Richard Lord QC (instructed by Holman Fenwick Willan LLP ) for the claimant in the first claim.
The defendant did not appear and was not represented.
Stewart Buckingham (instructed by Whale Rock Legal Ltd ) for the defendant in the second claim.
The claimant did not appear and was not represented.
The claimant in the first claim, Minerva Navigation Inc, entered into a charterparty with the defendant, Oceana Shipping AG, with Minerva as owners and Oceana as charterers. Oceana then entered into a sub-charterparty with the defendant in the second claim, Transatlantica Commodities SA. Both charterparties were on amended New York Produce Exchange (“NYPE”) 1946 forms. Disputes arose between Transatlantica and Oceana which were mirrored by disputes between Oceana and Minerva.

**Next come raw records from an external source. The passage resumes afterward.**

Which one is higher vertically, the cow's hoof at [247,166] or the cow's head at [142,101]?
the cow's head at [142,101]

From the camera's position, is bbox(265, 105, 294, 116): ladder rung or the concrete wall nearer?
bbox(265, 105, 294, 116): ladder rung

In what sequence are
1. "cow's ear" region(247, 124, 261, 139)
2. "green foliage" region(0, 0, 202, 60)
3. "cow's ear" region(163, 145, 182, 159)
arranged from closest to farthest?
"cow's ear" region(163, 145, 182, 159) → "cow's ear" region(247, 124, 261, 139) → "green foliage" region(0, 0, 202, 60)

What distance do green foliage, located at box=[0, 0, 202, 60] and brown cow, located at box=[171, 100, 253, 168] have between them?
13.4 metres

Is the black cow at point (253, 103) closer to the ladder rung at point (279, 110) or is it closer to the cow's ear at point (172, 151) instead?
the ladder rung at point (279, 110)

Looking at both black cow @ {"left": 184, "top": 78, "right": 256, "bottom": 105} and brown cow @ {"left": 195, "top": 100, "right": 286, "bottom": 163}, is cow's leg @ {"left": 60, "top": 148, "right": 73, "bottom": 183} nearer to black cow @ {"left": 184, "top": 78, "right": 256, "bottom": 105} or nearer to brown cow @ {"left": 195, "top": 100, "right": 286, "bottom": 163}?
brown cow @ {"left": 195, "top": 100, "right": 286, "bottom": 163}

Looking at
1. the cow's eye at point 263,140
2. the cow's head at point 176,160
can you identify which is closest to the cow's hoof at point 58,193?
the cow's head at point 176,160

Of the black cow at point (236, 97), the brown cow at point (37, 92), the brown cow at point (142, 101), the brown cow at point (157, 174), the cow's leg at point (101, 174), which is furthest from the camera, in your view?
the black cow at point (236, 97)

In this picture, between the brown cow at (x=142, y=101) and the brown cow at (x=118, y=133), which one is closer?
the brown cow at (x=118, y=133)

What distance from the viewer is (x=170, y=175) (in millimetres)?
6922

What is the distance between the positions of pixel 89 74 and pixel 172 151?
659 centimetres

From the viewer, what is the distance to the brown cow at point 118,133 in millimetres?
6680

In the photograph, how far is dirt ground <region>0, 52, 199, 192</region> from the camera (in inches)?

The disputes were referred to arbitration under the head charterparty. The claim by Transatlantica was for sums for hire during a period in which the vessel was drifting at sea. Oceana passed that claim on to Minerva. The arbitrators found that the sums claimed were recoverable under the off hire clause. Minerva and Oceana appealed. In issue was the meaning of the off hire clause in the charterparties and whether under that clause the vessel was off hire for a particular period merely because it was not efficient for the services required during that period or whether the charterers had to also show a net loss of time.
The judge, having considered a number of authorities at paras 45–83, concluded, at para 84, that the off-hire clause permitted the charterers to deduct time for the duration of the off hire event but only to the extent that there was a net loss of time to the chartered service. It was not sufficient for the charterers merely to show that, as regards the service immediately required, there was a net loss of time. The arbitrators erred in their findings on that issue. There was no net loss and the appeals were allowed.